Document section:
When the Judge is finished, I rush from the court, as I am now virtually holding back tears.  I am basically running down the hall, looking for refuge from them as they will be behind me any moment and I don’t want them to know I have broken – that my heart has broken once again for this situation that once was a marriage, a life, a family.  I make it to the Court Services office, to the far back table, and collapse in tears…face in my hands, sobbing.  How is it that, 2 years apart, I am still so impacted by what this man does and does not do?

I am reminded, however, that one person cannot carry a relationship alone.  And, more importantly, God needs to be the center of any relationship for it to really work.  You can be the best person, the best Christian, but you alone cannot fill in the gaps for your spouse.  You will constantly fail without Jesus.  We are all broken human people.  And that’s ok – God made us that way.  The purpose for that, once again, was so that we would lean on Him, in our personal lives, in our parenting, in our relationships – we need Jesus to complete us.  He is the only one who can.

Collected data:
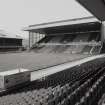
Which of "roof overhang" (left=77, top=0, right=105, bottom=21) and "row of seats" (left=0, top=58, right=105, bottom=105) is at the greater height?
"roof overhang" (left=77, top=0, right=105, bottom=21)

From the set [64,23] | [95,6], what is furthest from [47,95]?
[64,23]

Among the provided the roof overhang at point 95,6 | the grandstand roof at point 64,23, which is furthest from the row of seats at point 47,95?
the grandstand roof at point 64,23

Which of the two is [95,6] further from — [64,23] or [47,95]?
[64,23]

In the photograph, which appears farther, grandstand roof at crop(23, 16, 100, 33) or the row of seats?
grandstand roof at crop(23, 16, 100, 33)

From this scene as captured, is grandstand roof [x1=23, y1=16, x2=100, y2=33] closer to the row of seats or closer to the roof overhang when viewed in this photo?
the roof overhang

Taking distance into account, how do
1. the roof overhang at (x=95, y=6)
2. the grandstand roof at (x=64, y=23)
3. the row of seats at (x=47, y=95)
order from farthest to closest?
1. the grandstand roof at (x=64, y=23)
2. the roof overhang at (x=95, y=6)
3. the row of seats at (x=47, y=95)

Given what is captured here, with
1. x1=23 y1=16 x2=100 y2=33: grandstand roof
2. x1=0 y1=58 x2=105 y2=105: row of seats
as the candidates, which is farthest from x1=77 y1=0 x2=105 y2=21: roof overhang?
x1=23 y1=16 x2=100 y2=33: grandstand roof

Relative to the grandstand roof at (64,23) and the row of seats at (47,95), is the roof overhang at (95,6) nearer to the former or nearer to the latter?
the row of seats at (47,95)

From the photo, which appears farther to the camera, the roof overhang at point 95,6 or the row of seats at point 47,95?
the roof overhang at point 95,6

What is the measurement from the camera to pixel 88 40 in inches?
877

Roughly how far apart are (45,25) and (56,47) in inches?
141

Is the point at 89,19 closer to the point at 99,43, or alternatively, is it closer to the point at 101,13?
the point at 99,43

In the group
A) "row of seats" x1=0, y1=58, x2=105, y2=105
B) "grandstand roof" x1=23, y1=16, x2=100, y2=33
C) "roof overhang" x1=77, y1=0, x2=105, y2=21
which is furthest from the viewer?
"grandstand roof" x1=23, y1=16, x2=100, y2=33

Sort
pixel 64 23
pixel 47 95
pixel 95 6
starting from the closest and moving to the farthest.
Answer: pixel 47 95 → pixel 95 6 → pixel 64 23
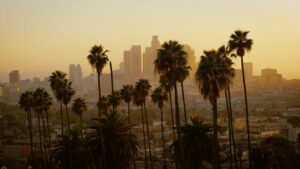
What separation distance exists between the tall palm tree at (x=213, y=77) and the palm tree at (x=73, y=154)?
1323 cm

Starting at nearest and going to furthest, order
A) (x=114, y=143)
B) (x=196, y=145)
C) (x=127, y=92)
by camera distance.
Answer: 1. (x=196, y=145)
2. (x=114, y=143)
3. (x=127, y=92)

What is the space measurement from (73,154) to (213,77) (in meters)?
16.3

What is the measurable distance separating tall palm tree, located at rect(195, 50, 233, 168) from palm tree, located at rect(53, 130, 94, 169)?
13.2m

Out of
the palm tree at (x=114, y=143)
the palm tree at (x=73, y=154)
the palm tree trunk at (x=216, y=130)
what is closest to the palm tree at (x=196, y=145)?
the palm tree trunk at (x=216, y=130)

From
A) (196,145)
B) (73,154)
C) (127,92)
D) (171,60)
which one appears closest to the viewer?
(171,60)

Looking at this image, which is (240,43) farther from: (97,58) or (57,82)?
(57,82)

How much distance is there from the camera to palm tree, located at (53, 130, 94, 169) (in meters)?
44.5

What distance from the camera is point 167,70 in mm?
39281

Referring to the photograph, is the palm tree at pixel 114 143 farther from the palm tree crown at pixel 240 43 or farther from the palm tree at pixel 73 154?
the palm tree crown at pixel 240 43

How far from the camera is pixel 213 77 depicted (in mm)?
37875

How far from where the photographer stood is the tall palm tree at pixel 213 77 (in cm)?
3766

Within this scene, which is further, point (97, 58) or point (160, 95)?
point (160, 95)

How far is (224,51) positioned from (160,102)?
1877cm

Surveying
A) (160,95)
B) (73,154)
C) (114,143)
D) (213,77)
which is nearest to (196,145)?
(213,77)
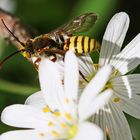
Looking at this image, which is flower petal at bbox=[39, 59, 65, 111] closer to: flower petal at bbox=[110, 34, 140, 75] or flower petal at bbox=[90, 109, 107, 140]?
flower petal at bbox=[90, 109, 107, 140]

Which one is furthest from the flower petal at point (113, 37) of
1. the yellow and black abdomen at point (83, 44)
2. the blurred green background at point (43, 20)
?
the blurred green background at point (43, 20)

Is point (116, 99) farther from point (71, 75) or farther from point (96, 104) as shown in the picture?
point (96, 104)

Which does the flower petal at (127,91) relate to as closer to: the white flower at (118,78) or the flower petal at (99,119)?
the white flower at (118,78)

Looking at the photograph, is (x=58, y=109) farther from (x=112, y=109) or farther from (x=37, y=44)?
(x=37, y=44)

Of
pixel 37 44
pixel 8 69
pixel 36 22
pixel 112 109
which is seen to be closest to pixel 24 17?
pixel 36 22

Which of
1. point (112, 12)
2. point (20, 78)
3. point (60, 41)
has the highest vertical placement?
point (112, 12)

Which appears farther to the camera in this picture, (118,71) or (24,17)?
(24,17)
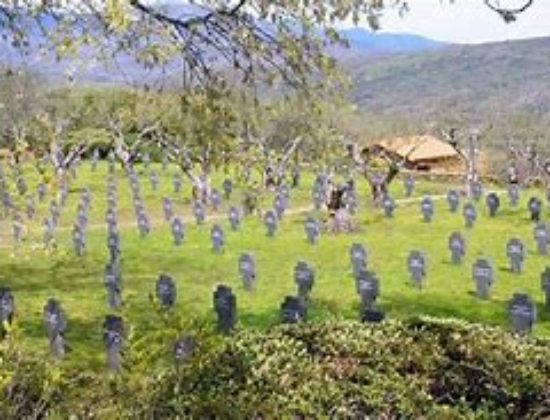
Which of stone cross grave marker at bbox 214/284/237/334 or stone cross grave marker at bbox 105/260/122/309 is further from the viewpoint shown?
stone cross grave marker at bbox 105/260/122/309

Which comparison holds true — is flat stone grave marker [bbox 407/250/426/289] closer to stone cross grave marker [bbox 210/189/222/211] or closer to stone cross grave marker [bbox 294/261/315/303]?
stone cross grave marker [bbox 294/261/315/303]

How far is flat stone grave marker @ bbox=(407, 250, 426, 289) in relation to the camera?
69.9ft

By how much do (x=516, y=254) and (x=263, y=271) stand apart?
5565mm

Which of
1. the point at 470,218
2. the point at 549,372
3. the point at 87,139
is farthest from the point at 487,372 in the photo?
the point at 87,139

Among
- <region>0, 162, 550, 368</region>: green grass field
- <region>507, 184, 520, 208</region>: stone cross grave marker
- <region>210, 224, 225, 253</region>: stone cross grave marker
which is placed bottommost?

What you will do: Could you retype, word for word, the part of the passage about the court hearing that opens with the words containing "I am reminded, however, that" and closes with "one who can."? Rely solely on the passage for your answers.

Answer box:
I am reminded, however, that one person cannot carry a relationship alone.  And, more importantly, God needs to be the center of any relationship for it to really work.  You can be the best person, the best Christian, but you alone cannot fill in the gaps for your spouse.  You will constantly fail without Jesus.  We are all broken human people.  And that’s ok – God made us that way.  The purpose for that, once again, was so that we would lean on Him, in our personal lives, in our parenting, in our relationships – we need Jesus to complete us.  He is the only one who can.